WHY CS SOO CATEGORIZED ?

Whenever I think of data structures and algorithms it scares me a little because, past few interviews I have been lacking on my alorithms skills a little bit. But when I changed my prespective to learn it through building projects with just raw code like "Just working" mindset and then picking up every topic of data structures, learning it, and then applying the topic in the "Just working" project to make it more optimize

I will be covering few ds and algo that I use on everyday basis for my development of project, paid gigs etc.
For the very first lets start with data structure topics, so going by the name it means structuring a data or large set of data in a mannered way . :)) WOOWWW !!

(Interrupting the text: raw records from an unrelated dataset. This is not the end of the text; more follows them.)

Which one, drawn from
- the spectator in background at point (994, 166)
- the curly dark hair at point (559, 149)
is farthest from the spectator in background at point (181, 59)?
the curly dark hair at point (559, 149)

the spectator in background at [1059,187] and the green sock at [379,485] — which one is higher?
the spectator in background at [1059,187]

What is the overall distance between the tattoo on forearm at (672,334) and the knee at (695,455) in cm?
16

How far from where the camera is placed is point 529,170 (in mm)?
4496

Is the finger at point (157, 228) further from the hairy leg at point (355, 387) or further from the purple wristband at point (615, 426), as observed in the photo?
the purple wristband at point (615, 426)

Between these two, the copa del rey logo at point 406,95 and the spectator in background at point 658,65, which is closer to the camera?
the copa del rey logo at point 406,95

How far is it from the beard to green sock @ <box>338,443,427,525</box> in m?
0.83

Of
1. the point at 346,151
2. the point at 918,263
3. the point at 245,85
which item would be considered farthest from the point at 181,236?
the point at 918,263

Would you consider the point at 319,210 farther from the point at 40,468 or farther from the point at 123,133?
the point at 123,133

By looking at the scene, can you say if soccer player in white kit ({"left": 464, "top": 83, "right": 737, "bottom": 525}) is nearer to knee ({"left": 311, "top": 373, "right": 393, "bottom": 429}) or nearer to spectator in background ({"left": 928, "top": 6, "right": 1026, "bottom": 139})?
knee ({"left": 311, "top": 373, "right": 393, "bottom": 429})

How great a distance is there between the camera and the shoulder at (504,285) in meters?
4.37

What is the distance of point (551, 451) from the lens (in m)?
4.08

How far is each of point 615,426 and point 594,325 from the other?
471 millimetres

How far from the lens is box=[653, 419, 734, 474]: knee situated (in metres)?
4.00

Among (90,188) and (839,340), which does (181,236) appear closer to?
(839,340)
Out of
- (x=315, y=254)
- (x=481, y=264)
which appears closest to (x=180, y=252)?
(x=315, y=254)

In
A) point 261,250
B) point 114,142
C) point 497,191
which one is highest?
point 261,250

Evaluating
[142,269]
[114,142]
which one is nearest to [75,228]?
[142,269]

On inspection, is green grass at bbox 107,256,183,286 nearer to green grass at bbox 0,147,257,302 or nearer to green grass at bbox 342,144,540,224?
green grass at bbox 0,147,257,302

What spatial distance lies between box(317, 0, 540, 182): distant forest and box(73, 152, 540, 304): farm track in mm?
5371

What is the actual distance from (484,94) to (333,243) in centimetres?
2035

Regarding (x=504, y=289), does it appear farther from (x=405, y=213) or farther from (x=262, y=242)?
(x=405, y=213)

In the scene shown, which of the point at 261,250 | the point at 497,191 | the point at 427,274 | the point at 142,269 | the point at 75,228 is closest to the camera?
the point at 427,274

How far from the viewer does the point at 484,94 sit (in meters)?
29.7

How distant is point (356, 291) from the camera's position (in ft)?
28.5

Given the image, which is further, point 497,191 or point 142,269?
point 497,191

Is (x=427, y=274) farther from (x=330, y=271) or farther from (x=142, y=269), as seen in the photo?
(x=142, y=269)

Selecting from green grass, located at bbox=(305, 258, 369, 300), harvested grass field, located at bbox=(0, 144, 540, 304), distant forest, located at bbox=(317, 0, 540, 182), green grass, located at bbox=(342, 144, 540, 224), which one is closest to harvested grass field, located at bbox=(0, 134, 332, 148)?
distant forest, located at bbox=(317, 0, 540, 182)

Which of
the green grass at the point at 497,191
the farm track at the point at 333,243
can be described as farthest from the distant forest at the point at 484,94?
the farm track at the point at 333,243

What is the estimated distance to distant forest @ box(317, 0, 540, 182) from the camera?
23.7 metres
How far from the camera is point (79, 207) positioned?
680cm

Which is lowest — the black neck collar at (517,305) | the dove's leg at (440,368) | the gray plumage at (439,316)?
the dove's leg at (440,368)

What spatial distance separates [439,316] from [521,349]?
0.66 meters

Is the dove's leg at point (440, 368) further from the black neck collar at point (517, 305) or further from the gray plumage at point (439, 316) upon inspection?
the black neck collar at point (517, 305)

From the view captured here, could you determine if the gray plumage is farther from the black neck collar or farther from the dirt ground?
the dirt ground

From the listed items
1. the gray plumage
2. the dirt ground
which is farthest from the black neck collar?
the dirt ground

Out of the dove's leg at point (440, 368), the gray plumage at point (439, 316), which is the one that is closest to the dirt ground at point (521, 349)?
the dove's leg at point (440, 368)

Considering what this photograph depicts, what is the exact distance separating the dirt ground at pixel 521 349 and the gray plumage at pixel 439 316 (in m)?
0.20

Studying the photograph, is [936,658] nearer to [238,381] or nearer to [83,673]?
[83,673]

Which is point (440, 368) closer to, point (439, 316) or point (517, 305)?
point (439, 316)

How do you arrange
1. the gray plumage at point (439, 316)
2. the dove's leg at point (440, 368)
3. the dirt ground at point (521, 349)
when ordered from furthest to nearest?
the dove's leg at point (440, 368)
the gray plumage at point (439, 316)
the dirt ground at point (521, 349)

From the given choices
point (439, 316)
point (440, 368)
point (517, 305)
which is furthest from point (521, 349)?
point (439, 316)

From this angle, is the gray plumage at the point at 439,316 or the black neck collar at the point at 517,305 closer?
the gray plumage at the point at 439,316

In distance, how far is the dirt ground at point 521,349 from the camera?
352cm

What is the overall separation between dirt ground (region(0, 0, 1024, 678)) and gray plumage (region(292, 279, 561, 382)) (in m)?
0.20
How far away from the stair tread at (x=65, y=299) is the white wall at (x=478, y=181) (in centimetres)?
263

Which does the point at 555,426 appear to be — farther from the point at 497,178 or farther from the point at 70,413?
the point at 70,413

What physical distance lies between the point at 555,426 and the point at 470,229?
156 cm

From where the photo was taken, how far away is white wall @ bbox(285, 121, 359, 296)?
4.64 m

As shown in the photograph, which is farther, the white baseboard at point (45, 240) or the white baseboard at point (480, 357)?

Data Structures and its usage

Starting with the easiest one, which is arrays then gradually increase the complexity of topics.

Arrays

These are containers for storing multiple data types in a ordered manner, like a bunch of strings, a bunch of integers, or you can mix up the types of data that you want to be stored (only few languages allow this mix-up). Each elements in an array is assigned with a number known as "indexing", and arrays are zero-indexed which means first element's index is 0.

Lets talk a little bit about memory here, see arrays are stored in contiguos manner means each elements are stored which means elements of arrays are next to one another this makes reading arrays faster which is O(1) according to time complexity, but this also makes insertion and deletion of items slower

How doest insertion and deletion becomes slower ?? So here is the thing, arrays are always grouped together so if user pushes a new variable in the middle the arrays get updated accordingly. But what if the very next memory is not free, whole array with allocated memory needs to shift to a new place. This makes reading easier (O(1)) but insertion (O(n)) and deletion (O(n)) gets a bit slower.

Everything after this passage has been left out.